■ **Document extract**

Overview

This guide covers essential best practices for using the Perplexity SDKs in production environments. Following these practices will help you build robust, secure, and efficient applications.

Security Best Practices

Environment Variables

Always store API keys securely using environment variables:
1

Use environment variables

Store API keys in environment variables, never in source code.
import os
from perplexity import Perplexity

# Good: Use environment variables
client = Perplexity(
    api_key=os.environ.get("PERPLEXITY_API_KEY")
)

# Bad: Never hardcode API keys
# client = Perplexity(api_key="pplx-abc123...")  # DON'T DO THIS
Never commit API keys to version control. Use .env files locally and secure environment variable management in production.
2

Use .env files for local development

Create a .env file for local development (add it to .gitignore).
.env
PERPLEXITY_API_KEY=your_api_key_here
PERPLEXITY_MAX_RETRIES=3
PERPLEXITY_TIMEOUT=30000
from dotenv import load_dotenv
import os
from perplexity import Perplexity

# Load environment variables from .env file
load_dotenv()

client = Perplexity(
    api_key=os.getenv("PERPLEXITY_API_KEY"),
    max_retries=int(os.getenv("PERPLEXITY_MAX_RETRIES", "3"))
)
3

Validate environment variables

Check for required environment variables at startup.
import os
import sys
from perplexity import Perplexity

def create_client():
    api_key = os.getenv("PERPLEXITY_API_KEY")
    if not api_key:
        print("Error: PERPLEXITY_API_KEY environment variable is required")
        sys.exit(1)

■ **What is expected**
According to the SDK guide, which file should the local .env file be added to? Rely only on the SDK guide above, not on the listing.

■ **Supplied records**
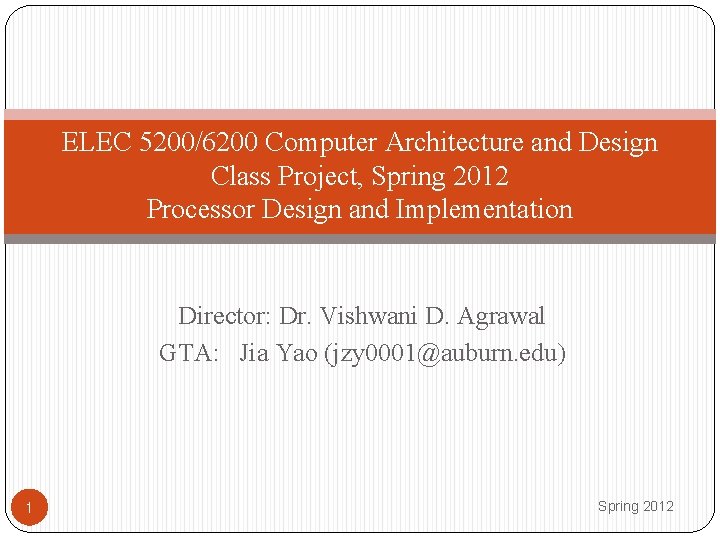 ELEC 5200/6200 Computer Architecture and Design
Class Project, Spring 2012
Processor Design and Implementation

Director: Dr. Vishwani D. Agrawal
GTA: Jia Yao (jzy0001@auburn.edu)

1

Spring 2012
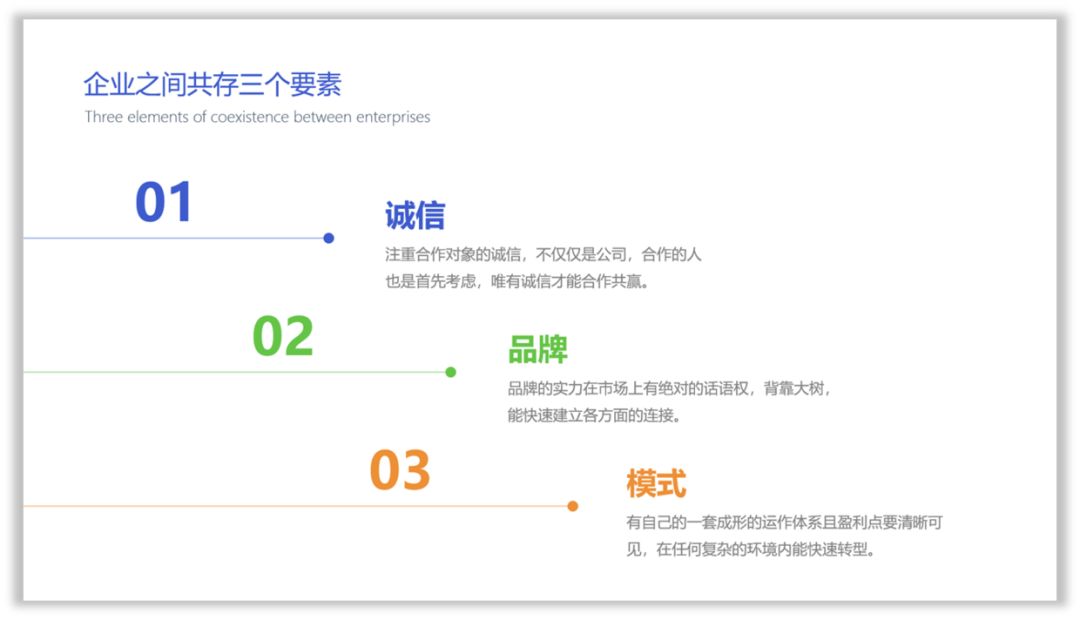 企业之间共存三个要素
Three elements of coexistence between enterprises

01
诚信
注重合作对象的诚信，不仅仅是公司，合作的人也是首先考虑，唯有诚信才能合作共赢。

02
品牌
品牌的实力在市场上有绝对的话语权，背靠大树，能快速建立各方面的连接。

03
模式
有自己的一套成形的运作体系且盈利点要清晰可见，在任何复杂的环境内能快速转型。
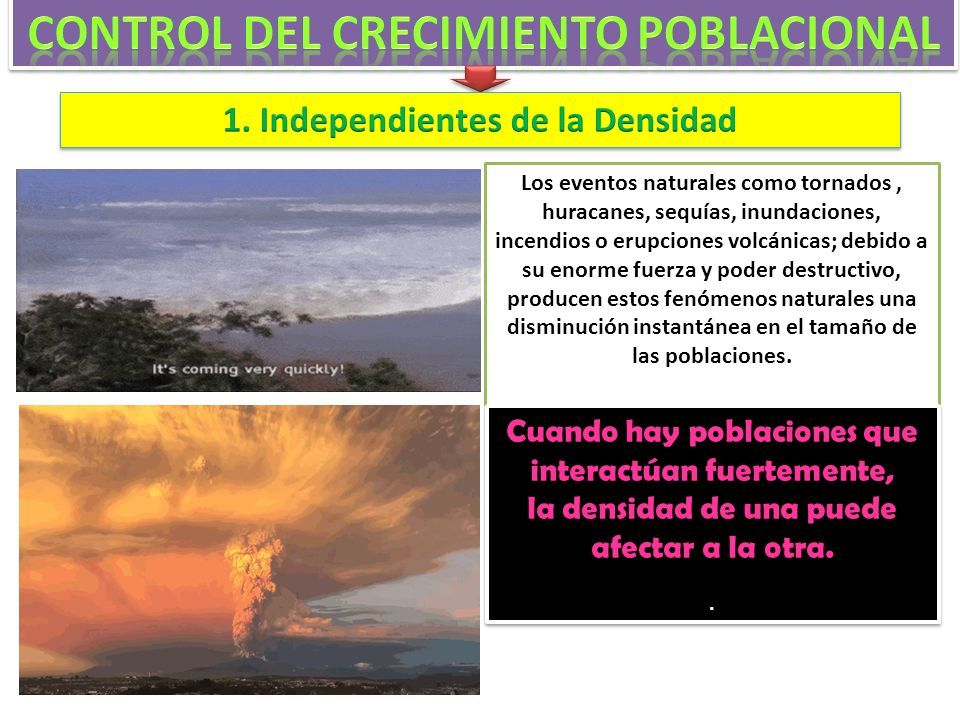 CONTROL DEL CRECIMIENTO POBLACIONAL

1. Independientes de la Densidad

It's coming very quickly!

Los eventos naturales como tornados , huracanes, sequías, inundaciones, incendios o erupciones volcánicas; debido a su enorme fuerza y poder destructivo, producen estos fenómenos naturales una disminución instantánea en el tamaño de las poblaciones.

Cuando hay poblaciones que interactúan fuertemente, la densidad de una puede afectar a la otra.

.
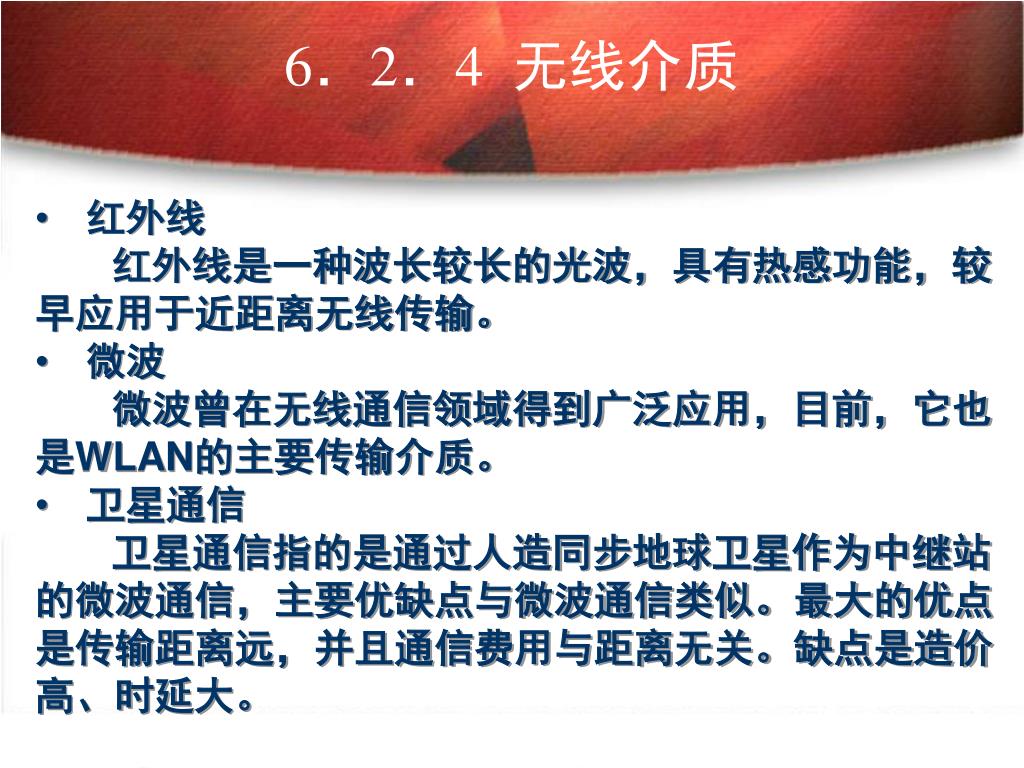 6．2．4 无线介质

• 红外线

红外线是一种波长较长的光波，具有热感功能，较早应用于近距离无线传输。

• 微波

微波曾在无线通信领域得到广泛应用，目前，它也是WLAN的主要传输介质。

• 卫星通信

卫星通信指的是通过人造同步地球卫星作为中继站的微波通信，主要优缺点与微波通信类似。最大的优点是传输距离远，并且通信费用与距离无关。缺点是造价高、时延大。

■ **Answer section**
The .gitignore file.